From the Frank McKenna years right up to Susan Holt’s premiership, a new book to be published by the University of Toronto Press will examine New Brunswick’s political history so far this century.
Politicians, academics, students and members of the public gathered at Mount Allison University on Saturday for a workshop about New Brunswick’s political past, present and future. Feedback from the attendees will be used to guide the development of the upcoming book, New Brunswick Politics: A Canadian Microcosm.
“This is, hopefully, the first edited volume on New Brunswick politics across time,” said Jamie Gillies, a political scientist from St. Thomas University who co-hosted Saturday’s event.
The book will look at the challenges New Brunswick has faced over the past 25 years, from housing and development, to what lessons other provinces can learn from the decisions made by New Brunswick politicians.
Gillies, a co-editor of the book, is writing the chapter on former premier Blaine Higgs. Other chapters will examine other premiers, going back to Bernard Lord, who was New Brunswick’s 30th premier from 1999 to 2006.
“It’s really a tale of two premierships with Higgs,” Gillies said.
“You have the 2018 and pandemic premier, and then when he gets a majority government, we have what’s happened in the last couple of years, which are things like his stand on Policy 713 and some of the policy areas that he engaged in prior to the election, and we all know the result of the 2024 election.”
Workshop attendees participated in sessions covering topics on public policy, housing policy and the role of L’Acadie in the past 25 years.
While the morning focused on historical background, a large portion of the afternoon focused on where New Brunswick is headed, especially emerging from the pandemic and entering an era of political tension with the United States and the threat of heavy tariffs under a Trump administration.
“It’s going to be a fascinating, wild ride,” Gillies said. “New Brunswick is going to play a central role in this because we’re so highly dependent on the United States.”
Keynote speaker Julia Woodhall-Melnik, Canada Research Chair in Resilient Communities at the University of New Brunswick in Saint John, delivered a session on housing policy and rental housing affordability in the province.
The takeaway from her session, she said, is that New Brunswick is facing a catastrophe when it comes to renting affordability.
“This magical idea that we can build our way out of this quickly is not something that actually exists,” she said. “We’ve been headed towards this crisis for years, and the warning signs were there.”
Woodhall-Melnik and her colleagues hope to work with the current government to climb the “steep hill” of New Brunswick’s housing crisis, suggesting changes like vacancy control to discourage rent spikes in between tenancies, which she said also lowers the incentive to “renovict” tenants.
“Last time we spoke, [Housing] Minister [David] Hickey said there were about 35 or so changes that the New Brunswick Housing Corporation has already identified within the existing Residential Tenancies Act, and we have probably identified more than that.”
Event organizer and Mount Allison politics professor Mario Levesque told CBC in an email that New Brunswick Politics: A Canadian Microcosm should be published late next year.

What is expected:
Set down word for word the part of the New Brunswick politics article that opens with the words containing "Gillies, a co-editor" and closes with "1999 to 2006.".

Supplied material:
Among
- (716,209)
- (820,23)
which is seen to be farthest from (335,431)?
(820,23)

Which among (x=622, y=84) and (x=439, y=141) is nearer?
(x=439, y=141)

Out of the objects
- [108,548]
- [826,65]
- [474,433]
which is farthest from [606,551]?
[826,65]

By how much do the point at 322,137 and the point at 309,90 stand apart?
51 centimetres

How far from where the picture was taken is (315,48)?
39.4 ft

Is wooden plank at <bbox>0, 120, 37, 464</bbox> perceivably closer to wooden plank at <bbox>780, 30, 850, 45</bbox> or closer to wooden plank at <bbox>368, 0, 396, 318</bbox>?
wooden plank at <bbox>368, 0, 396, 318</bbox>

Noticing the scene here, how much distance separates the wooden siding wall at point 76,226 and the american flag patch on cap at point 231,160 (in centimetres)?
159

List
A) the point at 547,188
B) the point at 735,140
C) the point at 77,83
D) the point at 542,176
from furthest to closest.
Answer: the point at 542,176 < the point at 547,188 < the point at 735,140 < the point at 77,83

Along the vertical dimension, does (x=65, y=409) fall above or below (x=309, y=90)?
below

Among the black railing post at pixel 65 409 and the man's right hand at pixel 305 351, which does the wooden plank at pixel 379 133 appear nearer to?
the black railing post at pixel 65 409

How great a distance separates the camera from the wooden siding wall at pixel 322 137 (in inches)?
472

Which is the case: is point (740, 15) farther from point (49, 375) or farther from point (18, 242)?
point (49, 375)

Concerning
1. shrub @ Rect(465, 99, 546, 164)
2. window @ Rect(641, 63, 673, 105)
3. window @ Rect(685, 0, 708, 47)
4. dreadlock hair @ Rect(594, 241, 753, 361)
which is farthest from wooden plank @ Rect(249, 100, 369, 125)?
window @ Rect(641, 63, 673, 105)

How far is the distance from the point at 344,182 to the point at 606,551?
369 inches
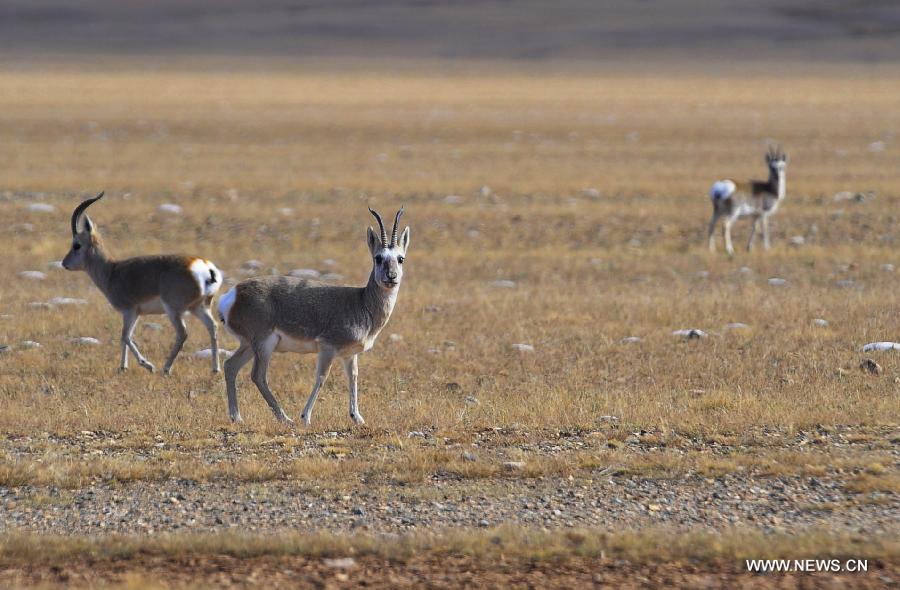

Result of this exercise:
Gillies, a co-editor of the book, is writing the chapter on former premier Blaine Higgs. Other chapters will examine other premiers, going back to Bernard Lord, who was New Brunswick’s 30th premier from 1999 to 2006.